А по поводу нового военного устава — еще хлеще:

— Сие сочинительство — перевод манускрипта, на три четверти изъеденного мышами и найденного в руинах старого замка. Чему мне учиться у пруссаков, которых я сам, в молодости еще, нещадно бивал? А вот на моей, суворовской, тактике учились французы и их молодой генерал Бонапарт[16]. Глядите, как широко и твердо шагает сей мальчик. Пора бы унять! Но чем — пудрой и буклями?

Он передал Павлу прошение:

— Мне поздно переменяться, ваше императорское величество. Я хорош только для войны, а, простите, не для плац-парадов.

Шестого февраля 1797 года, после развода войск, Павел отдал приказ: «Фельдмаршал граф Суворов, отнесясь его императорскому величеству, что так как войны нет — ему нечего делать, за подобный отзыв отставляется от службы».

Были в его жизни раньше случаи, когда он обязан был отстоять свою честь и собственное достоинство?

Екатерина, еще до того, как за Польский поход и взятие Варшавы удостоила Суворова звания фельдмаршала, щедро его награждала за громкие победы. Только за Очаков он, единственный из участников штурма, ничего не получил. Князь Таврический, желая проучить самоуправца, не внес его имя в наградные бумаги.

Однако потемкинский гнев остыл, и награды вновь находили героя. Через год после Очакова за победу под Рымником императрица возвела полководца в графское достоинство с титулом «Рымникский». А также наградила бриллиантовыми знаками Андреевского ордена, шпагою с бриллиантами и надписью: «Победителю визиря», бриллиантовым же эполетом и орденом Святого Георгия, первого, самого высшего класса.

Потемкину она написала: «Хотя целая тележка с бриллиантами уже накладена, однако кавалерию Егорья большого креста посылаю по твоей просьбе, он того достоин».

Да, он, Потемкин, просил высший знак военной доблести для человека, с которым не раз скрещивал копья.

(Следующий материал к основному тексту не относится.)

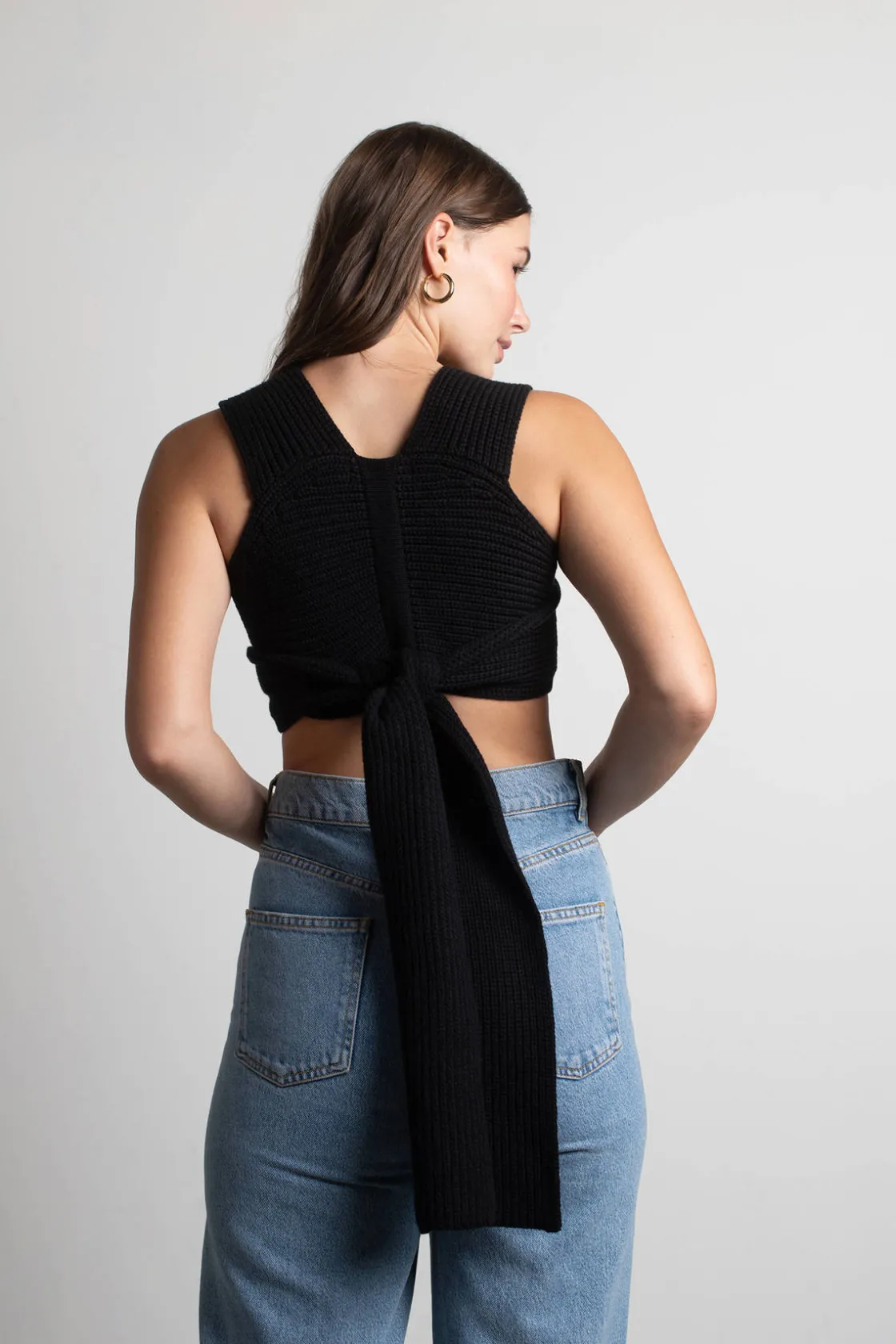 Tobi Meeko Crop Top - Bone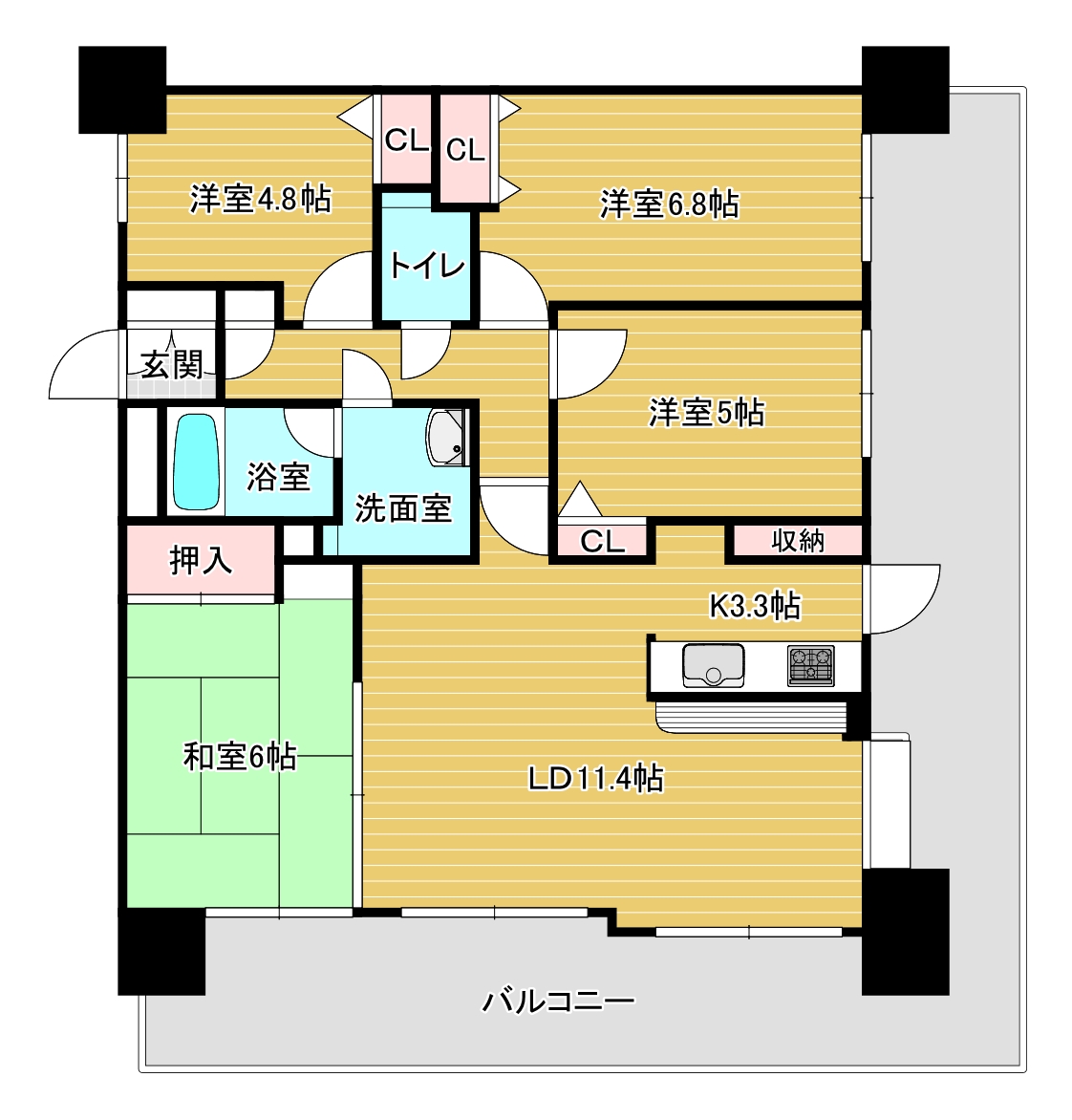 ファミール西条朝日町の間取り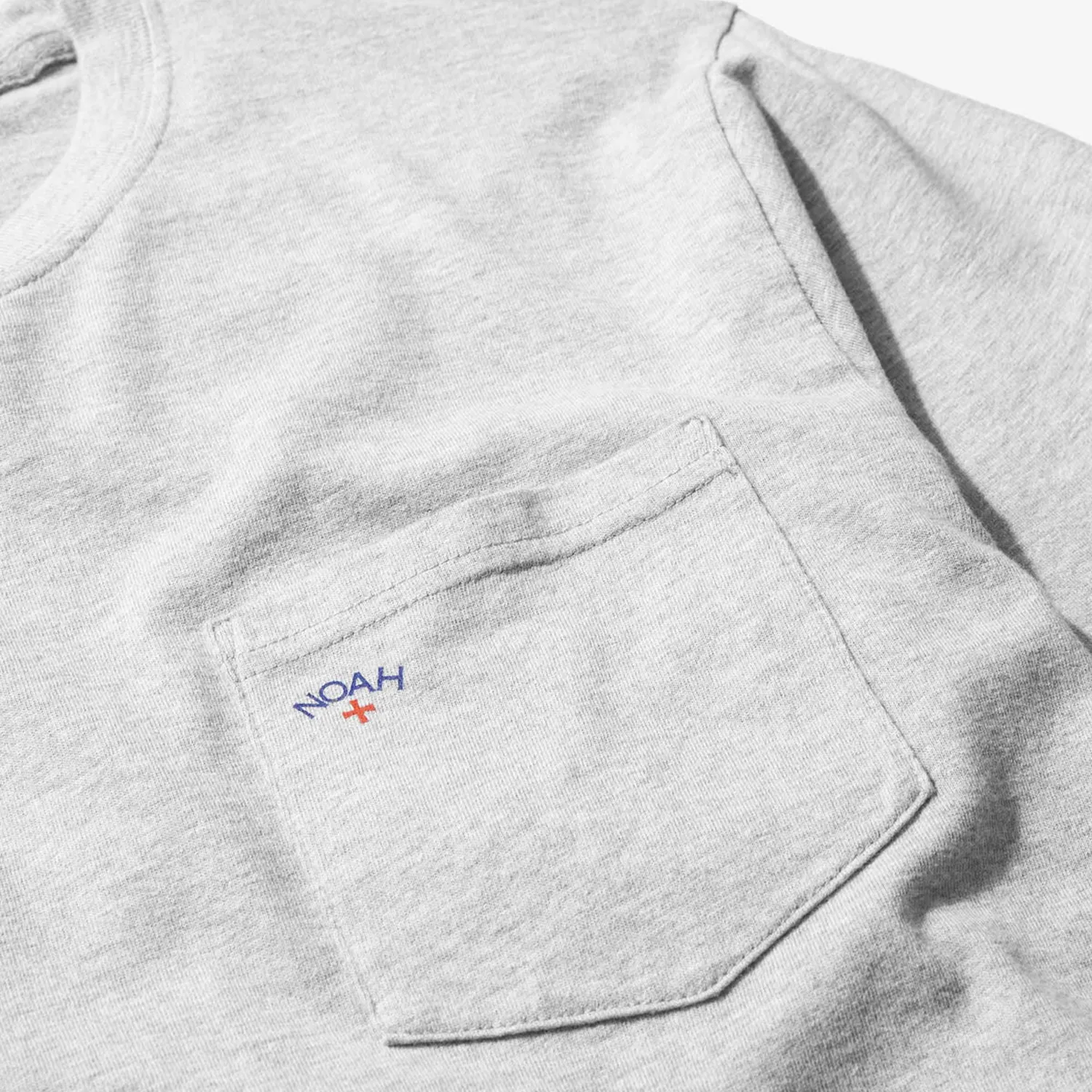 L/S Classic Pocket Tee - Heather Grey sold by Stomping Ground product image thumbnail 2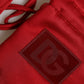 Dolce & Gabbana Red Viscose Motorcycle Biker Mitten Gloves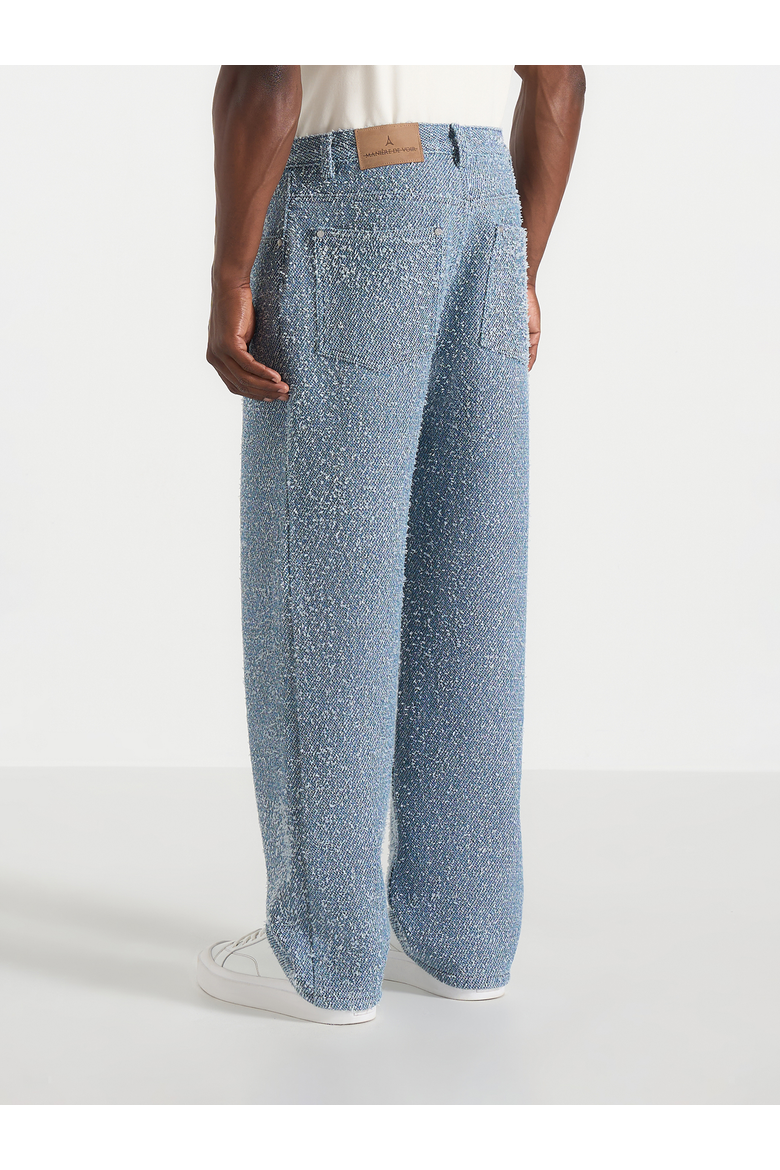Arnault Boucle Denim Relaxed Fit Jeans, Alternate, color, Blue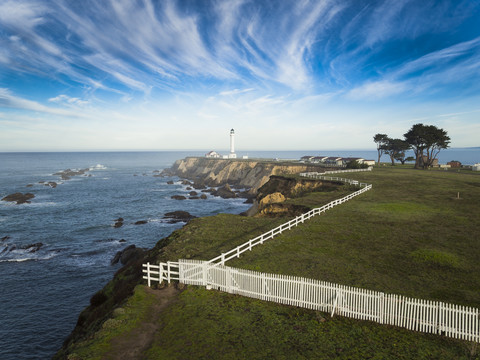 USA, Kalifornien, Point Arena-Leuchtturm, lizenzfreies Stockfoto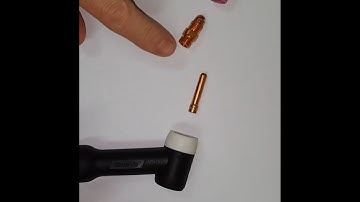 Tig welding torch components and assembly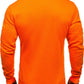 Basic Orange Sweatshirt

А выражать свою обиду на светлейшего Суворов не боялся. После Очакова, когда гнев Потемкина достиг небывалого предела, оскорбленный полководец с горечью ему отписал: «Моя честь мне дороже всего. Бог ее защитник… Я не спичка. Моя рана?.. Она была смертельна, и, кажется, мне еще придется с нею повозиться до будущей недели. Вы знаете, что врачи существуют, чтобы скрывать от нас правду… Я чувствую в настоящую минуту и прежние мои раны, но я хочу служить, пока я жив».

Раны, наносимые Потемкиным, заживали быстро. Оба по-своему больших человека, они умели смирять свои самолюбия. Амбиции и оскорбленное самолюбие, капризы и прочие личные слабости — все прочь, все побоку, когда дело шло о славе России.

И матушке императрице он мог сказать в глаза такое, на что немногие бы отважились.

Его любимую дочь Наташеньку государыня решила взять под свою опеку — сделать своею фрейлиной.

— Не надо, матушка, ради Бога, откажись от сей затеи. Средь фрейлин — один разврат.